Es el 6 de octubre. Hua Guo-feng llama a Jiang Qing para que se reúna con él por la tarde en el Salón de la Clemencia. La secretaria de Jiang Qing, Pequeña Luna, pregunta el motivo de la reunión.

La publicación del quinto volumen de las obras del difunto presidente, responde él con tranquilidad.

La camarada Jiang Qing estará ausente, responde Pequeña Luna con voz suave pero clara. Por supuesto, le daré el recado lo antes posible.

La señora Mao, Jiang Qing, aparece junto a la puerta. Lleva un traje con un pañuelo alrededor del cuello. Voy a cumplir sesenta y tres, dice. Nunca he celebrado mis cumpleaños. No había gran cosa que celebrar. Pero mi vida está cambiando y la gente vendrá a celebrar mi cumpleaños. Confío en su juicio.

«Como una mala hierba se abre paso a través de las aceras.» Extiende los brazos y empieza a cantar como la heroína de su ópera. «¡Resquebraja el suelo del patio y perfora la esquina más desierta en busca de aire y luz!»

La noche envuelve la habitación. Pequeña Luna está sentada junto al teléfono.

¿Seguimos sin tener noticias de la oficina de Chun-qiao?, pregunta la señora Mao.

No.

¿Y qué hay de Yao?

Tampoco ha devuelto la llamada. Por cierto, señora, también hemos perdido el contacto con Wang.

Se produce una repentina colisión de pensamientos en la que el miedo se materializa. La señora Mao advierte que le cuesta cada vez más respirar. Por su mente desfilan secuencias como de película, que más tarde resulta que coinciden con lo que ha ocurrido en realidad.
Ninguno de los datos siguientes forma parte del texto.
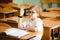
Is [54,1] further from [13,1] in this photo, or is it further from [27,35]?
[27,35]

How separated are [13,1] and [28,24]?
5.92 metres

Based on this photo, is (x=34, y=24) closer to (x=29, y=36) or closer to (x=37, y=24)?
(x=37, y=24)

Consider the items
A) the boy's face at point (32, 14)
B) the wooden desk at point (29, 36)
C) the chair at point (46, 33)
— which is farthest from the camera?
the chair at point (46, 33)

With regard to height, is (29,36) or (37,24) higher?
(37,24)

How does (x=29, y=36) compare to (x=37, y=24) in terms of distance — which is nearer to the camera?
(x=29, y=36)

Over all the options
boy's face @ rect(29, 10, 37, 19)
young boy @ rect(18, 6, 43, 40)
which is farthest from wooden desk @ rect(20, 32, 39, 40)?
boy's face @ rect(29, 10, 37, 19)

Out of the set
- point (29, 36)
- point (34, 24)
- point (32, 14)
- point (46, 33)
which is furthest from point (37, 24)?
point (46, 33)

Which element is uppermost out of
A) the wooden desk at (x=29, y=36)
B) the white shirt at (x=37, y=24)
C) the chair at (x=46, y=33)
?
the white shirt at (x=37, y=24)

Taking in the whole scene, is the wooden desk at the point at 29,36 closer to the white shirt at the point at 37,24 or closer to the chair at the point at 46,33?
the white shirt at the point at 37,24

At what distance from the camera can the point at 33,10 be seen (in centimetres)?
344

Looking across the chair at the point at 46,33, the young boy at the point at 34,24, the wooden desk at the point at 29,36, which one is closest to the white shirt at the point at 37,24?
the young boy at the point at 34,24

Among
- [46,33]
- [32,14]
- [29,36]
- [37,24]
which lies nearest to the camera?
[29,36]

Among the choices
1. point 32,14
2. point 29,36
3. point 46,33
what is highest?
point 32,14

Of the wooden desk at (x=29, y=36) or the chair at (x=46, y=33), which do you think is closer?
the wooden desk at (x=29, y=36)
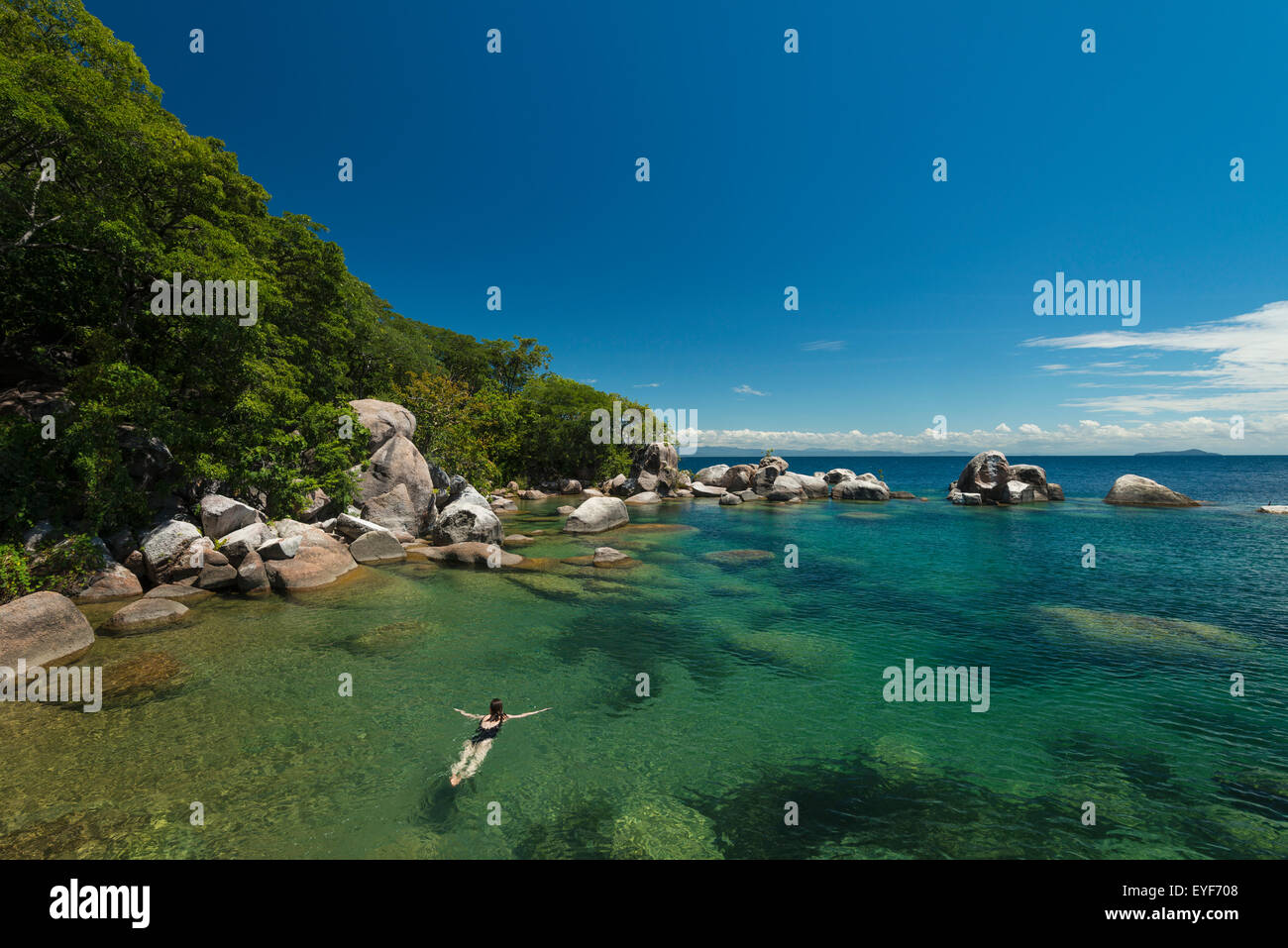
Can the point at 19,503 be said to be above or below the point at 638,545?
above

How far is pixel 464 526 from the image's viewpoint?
24.6m

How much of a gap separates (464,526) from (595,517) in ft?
32.8

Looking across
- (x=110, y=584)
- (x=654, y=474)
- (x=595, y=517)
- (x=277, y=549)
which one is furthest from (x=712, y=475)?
(x=110, y=584)

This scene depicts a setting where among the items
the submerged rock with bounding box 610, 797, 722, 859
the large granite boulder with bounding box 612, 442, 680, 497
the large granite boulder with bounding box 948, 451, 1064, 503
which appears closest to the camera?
the submerged rock with bounding box 610, 797, 722, 859

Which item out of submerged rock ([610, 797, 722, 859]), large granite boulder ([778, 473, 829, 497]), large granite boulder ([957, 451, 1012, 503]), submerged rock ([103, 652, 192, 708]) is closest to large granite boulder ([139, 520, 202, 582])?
submerged rock ([103, 652, 192, 708])

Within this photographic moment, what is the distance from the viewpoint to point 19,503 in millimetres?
14234

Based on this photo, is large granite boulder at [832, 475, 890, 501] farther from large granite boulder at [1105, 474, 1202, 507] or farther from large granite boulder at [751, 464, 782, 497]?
large granite boulder at [1105, 474, 1202, 507]

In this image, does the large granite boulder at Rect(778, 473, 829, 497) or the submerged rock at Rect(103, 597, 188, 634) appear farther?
the large granite boulder at Rect(778, 473, 829, 497)

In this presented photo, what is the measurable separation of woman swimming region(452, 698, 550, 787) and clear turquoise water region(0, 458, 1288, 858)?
25 cm

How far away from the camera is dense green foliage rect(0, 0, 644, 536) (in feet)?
47.6

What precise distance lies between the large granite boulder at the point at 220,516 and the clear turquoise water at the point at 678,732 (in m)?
3.96
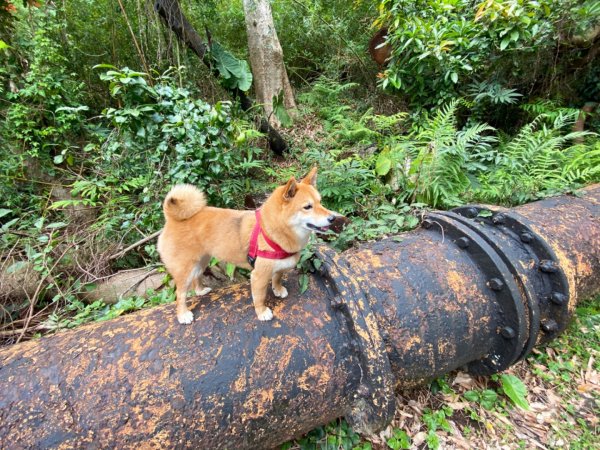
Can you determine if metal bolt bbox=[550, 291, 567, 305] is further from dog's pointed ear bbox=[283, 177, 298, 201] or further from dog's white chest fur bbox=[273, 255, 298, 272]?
dog's pointed ear bbox=[283, 177, 298, 201]

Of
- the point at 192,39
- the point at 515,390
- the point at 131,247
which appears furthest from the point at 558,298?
the point at 192,39

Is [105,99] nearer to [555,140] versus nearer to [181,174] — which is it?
[181,174]

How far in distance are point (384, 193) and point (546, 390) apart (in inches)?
87.3

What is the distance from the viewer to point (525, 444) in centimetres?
187

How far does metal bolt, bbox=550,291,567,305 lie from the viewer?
5.42 ft

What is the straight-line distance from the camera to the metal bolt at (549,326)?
1681mm

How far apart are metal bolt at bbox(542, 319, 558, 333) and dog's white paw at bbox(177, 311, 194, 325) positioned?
6.07 ft

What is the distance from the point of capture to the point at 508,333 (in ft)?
5.17

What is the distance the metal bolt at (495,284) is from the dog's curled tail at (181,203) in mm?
Answer: 1780

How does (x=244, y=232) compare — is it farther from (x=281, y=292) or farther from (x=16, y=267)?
(x=16, y=267)

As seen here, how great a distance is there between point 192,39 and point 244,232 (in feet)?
14.5

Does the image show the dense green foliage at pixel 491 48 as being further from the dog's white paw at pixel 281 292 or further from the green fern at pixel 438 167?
the dog's white paw at pixel 281 292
La primera es el reloj que cuelga de la pared de la Sala de la Clemencia. Marca las siete cincuenta y cinco de la tarde. Chun-qiao entra con paso rápido en la sala. Lleva una chaqueta Mao, y se le ve menudo y delgado, como a través de un gran angular. De pronto aparecen detrás de él dos guardias que saltan sobre su espalda y lo arrojan al suelo. Le quitan las gafas. No opone resistencia y se lo llevan. Son las ocho y quince.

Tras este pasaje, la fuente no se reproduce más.